**Tekst do przeczytania**:
Szczątki roślinne oraz zwierzęce ulegają w większości rozkładowi w górnej, natlenionej warstwie, ale w sprzyjających warunkach nawet 20% biomasy trafia do nasączonej wodą warstwy beztlenowej i jest odkładane jako torf – masa organiczna złożona z niecałkowicie rozłożonych szczątków roślin. Strumień węgla pochłanianego i magazynowanego przez torfowiska w porównaniu z innymi przepływami węgla w cyklu węglowym nie jest duży – w holocenie rzędu 0,05 GtC/rok (Yu i in., 2010), ale odkładając się przez tysiące lat, może zbudować duży rezerwuar węgla. Spowolnienie procesów rozkładu umożliwia tworzenie pokładów o wielometrowej miąższości, a torf zawiera około 50% węgla (Strack, 2008).
Ilość węgla w torfie szacuje się łącznie na ponad 600 GtC, z czego torfowiska północne (Rosja, Ameryka Północna, Europa) gromadzą około 550 GtC, a tropikalne 50–100 GtC (Kleinen i in., 2016, Köchy i in., 2015). W sprzyjających warunkach torf może stopniowo ulec przemianie w węgiel brunatny i kamienny, w ten sposób powodując usunięcie węgla (ponownie w rozumieniu węgla pierwiastkowego) z szybkiego cyklu węglowego.

**Wycinek danych**:
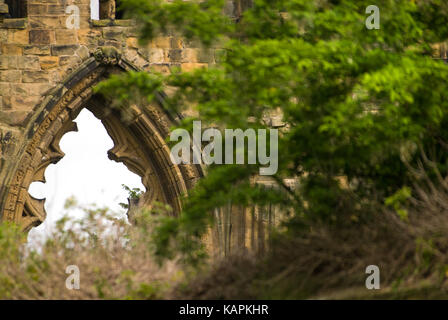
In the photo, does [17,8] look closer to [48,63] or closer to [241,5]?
[48,63]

**Polecenie**: Dopisz dalszy ciąg tekstu o gromadzeniu węgla w torfowiskach, zaczynając zaraz po jego ostatnim zdaniu.

**Oczekiwana odpowiedź**:
Magazynowane węgla – ingerencja człowieka
Mówiliśmy dotychczas o magazynowaniu węgla przez stabilne ekosystemy. Dynamika się zmienia, gdy na przykład wycinamy naturalny las, aby na jego miejscu posadzić nowe drzewa – choćby plantację palmy olejowej lub eukaliptusa w miejscu lasu deszczowego. W takiej sytuacji z ekosystemu w bardzo krótkim czasie znika biomasa roślinna: najszybciej, jeśli dżungla zostaje wypalona (w przeciągu godzin i dni), wolniej, jeśli drzewa zostają wykarczowane, a później przerobione na opał, papier, meble czy materiały budowlane (rozkład następuje wtedy w czasie od miesięcy do dziesięcioleci). Po usunięciu drzew postępuje utrata materii organicznej z odsłoniętych gleb – proces ten jest szczególnie intensywny na początku, ale może trwać przez dekady. Jest on istotny zwłaszcza w przypadku torfowisk tropikalnych, gdzie dodatkowo przyspiesza go osuszanie mokradeł, sprzyjające ich pożarom.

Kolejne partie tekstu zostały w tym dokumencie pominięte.